* Document excerpt
= = =

A prime example of this can be found in The Fifth Element, when Bruce Willis' character wins a vacation to Fhloston, a gorgeous, beach-filled planet in another galaxy, and stays in a luxury space vacation "development" (actually a gigantic spaceship). Of course, plans for manmade Biospheres on places like the moon and mars have already been in the works and practice models, such as Biosphere 2, have been built, but we're a long way off from habitable colonies in deep space.
Of course this had to be at the top of the list--ever since Back to the Future II came out, we've been dreaming of the day when we could pilot our own mini aircrafts (and skateboard with just the help of an air cushion). Apparently, this scenario might not be too far into the future--a company called Moller International has already developed the Skycar, a "personal vertical takeoff and landing (VTOL) vehicle." I can only imagine the number of headaches this is bound to give the FAA (and the inevitable restrictions that will result).
When we hear the term android, we usually think of the appropriate definition: an artificial being that resembles a human in both appearance and behavior. Two characters that immediately spring to mind are C-3PO from Star Wars and Data from Star Trek: The Next Generation. Humanoid robots already exist, thanks to a slew of Japanese companies--such as Honda--but these bots don't yet completely factor in the "behavior" quotient of the android equation.

= = =

* Listed records

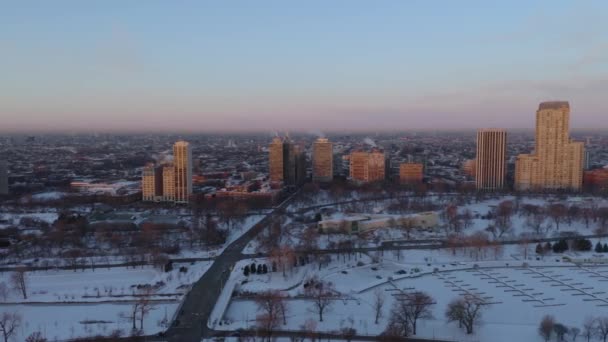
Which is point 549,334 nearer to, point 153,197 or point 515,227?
point 515,227

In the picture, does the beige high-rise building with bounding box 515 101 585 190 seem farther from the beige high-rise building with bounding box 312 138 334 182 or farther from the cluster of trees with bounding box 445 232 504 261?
the cluster of trees with bounding box 445 232 504 261

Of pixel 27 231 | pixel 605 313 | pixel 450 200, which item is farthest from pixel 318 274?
pixel 450 200

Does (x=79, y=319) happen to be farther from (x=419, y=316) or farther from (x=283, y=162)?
(x=283, y=162)

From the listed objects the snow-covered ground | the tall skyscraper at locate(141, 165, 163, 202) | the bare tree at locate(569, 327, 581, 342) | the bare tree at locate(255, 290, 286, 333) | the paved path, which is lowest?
the snow-covered ground

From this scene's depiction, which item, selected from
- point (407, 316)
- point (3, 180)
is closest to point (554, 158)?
point (407, 316)

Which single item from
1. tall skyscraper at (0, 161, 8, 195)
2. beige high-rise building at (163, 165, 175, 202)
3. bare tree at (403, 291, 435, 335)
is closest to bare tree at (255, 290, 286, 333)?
bare tree at (403, 291, 435, 335)

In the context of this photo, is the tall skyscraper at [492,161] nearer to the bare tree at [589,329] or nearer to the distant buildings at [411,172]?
the distant buildings at [411,172]
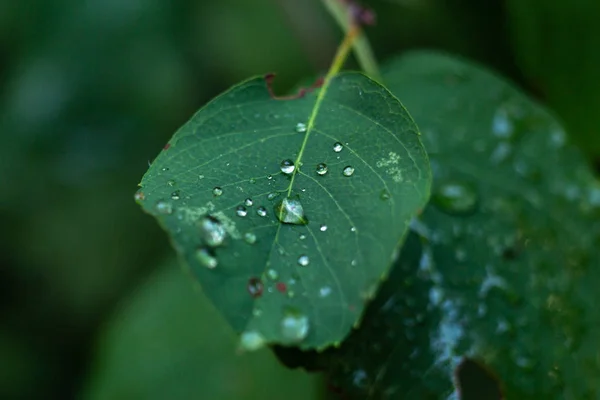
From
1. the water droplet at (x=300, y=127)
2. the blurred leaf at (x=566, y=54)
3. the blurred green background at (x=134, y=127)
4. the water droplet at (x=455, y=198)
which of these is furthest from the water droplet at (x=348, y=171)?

= = =

* Aim of the task
Using the excerpt on science-fiction technology, answer these:
1. What planet does Bruce Willis' character win a vacation to in The Fifth Element?
2. Which company developed the Skycar?
3. What two characters does the excerpt name as coming to mind for the term android?

* Solved exercise
1. Fhloston
2. Moller International
3. C-3PO from Star Wars and Data from Star Trek: The Next Generation